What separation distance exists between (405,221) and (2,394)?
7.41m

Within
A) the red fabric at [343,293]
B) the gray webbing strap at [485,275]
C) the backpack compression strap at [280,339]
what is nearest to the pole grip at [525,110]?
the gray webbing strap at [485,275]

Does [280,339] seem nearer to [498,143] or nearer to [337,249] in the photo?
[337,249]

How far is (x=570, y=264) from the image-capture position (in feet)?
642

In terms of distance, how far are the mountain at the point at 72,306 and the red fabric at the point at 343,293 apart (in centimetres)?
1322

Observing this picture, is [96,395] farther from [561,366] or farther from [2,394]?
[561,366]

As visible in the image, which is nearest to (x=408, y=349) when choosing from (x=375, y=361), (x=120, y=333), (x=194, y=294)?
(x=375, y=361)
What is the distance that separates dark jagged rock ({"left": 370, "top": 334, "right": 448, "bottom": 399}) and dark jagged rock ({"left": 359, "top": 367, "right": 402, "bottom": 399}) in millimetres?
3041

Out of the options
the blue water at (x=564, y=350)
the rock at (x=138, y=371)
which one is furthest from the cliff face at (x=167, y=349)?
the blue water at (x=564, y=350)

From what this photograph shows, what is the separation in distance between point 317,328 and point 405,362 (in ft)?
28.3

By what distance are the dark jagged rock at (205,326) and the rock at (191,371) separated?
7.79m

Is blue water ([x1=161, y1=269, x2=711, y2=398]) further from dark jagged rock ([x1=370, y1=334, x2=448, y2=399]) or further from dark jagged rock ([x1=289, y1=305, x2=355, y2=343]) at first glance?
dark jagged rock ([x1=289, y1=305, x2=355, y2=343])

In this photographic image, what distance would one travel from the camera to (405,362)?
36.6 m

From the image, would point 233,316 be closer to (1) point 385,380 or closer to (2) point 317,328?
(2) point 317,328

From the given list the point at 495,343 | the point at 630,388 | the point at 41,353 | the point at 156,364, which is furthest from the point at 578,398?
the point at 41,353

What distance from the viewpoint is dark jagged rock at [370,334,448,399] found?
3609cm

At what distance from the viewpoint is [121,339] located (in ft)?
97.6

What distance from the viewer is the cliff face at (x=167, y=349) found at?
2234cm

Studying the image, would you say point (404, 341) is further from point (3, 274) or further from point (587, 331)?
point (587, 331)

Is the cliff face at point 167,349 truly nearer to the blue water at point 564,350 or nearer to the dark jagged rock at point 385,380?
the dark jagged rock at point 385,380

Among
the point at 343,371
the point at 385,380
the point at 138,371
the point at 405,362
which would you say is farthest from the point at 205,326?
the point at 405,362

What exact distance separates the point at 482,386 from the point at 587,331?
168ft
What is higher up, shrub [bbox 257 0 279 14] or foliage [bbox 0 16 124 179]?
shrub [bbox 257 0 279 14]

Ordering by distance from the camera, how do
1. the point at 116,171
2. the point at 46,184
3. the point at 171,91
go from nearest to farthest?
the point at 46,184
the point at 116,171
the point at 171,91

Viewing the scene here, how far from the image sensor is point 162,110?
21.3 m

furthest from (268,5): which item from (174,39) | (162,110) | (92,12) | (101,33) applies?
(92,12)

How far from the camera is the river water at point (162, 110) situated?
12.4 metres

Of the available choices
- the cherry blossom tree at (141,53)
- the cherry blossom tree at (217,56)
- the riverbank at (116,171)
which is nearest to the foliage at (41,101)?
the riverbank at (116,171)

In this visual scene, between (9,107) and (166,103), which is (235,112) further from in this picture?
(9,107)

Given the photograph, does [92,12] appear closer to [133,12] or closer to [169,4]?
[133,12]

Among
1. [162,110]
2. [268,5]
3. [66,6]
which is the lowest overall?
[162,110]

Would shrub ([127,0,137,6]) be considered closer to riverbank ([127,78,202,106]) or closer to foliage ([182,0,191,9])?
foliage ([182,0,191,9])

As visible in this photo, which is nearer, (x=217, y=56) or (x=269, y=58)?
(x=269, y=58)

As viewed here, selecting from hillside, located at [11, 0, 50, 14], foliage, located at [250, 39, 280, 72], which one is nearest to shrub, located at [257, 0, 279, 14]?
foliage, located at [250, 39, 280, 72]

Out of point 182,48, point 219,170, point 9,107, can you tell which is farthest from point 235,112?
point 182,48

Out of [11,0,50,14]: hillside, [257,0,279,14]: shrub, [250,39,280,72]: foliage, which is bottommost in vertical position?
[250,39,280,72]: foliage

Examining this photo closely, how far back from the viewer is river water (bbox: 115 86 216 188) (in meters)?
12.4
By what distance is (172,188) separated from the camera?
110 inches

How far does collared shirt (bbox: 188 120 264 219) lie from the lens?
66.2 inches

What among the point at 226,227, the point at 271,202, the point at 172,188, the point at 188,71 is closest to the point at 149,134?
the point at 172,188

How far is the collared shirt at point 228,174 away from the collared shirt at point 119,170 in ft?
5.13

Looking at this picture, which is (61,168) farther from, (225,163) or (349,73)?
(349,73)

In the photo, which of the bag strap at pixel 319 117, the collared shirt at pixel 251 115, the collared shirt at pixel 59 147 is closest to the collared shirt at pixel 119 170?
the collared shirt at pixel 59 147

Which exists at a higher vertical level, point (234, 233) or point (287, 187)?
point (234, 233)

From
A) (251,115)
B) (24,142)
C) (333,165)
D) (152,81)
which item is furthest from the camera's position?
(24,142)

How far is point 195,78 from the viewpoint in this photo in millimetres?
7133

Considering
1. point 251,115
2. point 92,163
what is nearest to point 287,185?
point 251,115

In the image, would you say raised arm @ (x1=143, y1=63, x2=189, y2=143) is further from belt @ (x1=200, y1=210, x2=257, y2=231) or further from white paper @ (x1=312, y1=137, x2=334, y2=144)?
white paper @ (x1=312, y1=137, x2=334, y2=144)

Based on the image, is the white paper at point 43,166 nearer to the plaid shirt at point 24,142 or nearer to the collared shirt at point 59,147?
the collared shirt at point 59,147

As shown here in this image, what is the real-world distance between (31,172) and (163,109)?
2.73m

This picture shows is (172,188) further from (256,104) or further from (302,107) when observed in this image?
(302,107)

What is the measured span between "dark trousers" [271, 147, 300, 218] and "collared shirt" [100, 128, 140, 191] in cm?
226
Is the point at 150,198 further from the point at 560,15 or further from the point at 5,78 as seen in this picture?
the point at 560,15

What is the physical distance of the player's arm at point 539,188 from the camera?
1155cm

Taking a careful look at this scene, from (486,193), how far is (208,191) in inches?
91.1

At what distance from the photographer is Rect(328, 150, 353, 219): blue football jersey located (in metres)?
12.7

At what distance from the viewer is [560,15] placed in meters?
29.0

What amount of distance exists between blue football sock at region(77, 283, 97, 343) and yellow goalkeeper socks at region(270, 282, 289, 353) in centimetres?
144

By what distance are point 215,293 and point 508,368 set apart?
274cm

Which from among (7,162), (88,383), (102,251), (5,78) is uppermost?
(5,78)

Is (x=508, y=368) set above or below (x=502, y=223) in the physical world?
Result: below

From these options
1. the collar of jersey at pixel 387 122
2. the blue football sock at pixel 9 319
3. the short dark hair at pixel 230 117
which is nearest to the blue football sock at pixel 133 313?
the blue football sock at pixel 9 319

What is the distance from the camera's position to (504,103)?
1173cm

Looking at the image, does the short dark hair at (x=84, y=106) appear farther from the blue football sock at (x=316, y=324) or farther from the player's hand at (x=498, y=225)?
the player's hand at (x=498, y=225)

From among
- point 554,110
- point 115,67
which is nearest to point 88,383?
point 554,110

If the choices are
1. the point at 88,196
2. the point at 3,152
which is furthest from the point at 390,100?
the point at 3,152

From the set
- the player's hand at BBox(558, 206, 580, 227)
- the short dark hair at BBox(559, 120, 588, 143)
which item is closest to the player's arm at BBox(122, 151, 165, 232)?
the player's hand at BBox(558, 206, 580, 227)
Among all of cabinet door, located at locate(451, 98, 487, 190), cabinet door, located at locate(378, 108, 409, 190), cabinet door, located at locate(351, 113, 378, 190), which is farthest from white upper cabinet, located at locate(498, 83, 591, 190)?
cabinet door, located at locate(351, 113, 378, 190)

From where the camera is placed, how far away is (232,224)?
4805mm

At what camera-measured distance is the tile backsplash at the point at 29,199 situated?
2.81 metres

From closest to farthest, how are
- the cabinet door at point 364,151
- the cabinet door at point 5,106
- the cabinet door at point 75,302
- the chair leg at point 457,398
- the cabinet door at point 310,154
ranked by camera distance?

◇ ◇ ◇ ◇ ◇ ◇ ◇

> _Given exercise_:
Please quote nothing but the lines from the line with "What is the distance from" through the end of the data above, exactly as written, ends included.

> _Answer to the task_:
What is the distance from the camera's position to (504,103)?
1173cm

Looking at the image, does the short dark hair at (x=84, y=106) appear farther from the blue football sock at (x=316, y=324) or farther from the player's hand at (x=498, y=225)?
the player's hand at (x=498, y=225)

From among
- point 554,110
- point 115,67
which is nearest to point 88,383?
point 554,110

If the choices are
1. the point at 88,196
2. the point at 3,152
which is furthest from the point at 390,100?
the point at 3,152

From the set
- the player's hand at BBox(558, 206, 580, 227)
- the short dark hair at BBox(559, 120, 588, 143)
which item is closest to the player's arm at BBox(122, 151, 165, 232)?
the player's hand at BBox(558, 206, 580, 227)
Among all of cabinet door, located at locate(451, 98, 487, 190), cabinet door, located at locate(378, 108, 409, 190), cabinet door, located at locate(351, 113, 378, 190), which is farthest from white upper cabinet, located at locate(498, 83, 591, 190)?
cabinet door, located at locate(351, 113, 378, 190)

From where the camera is placed, how far away is (232,224)?
4805mm

At what camera-measured distance is the tile backsplash at the point at 29,199 situated?
2.81 metres

From closest to farthest, how are
- the cabinet door at point 364,151
- the cabinet door at point 5,106
- the cabinet door at point 75,302
- the chair leg at point 457,398
- the cabinet door at point 310,154
ranked by camera distance?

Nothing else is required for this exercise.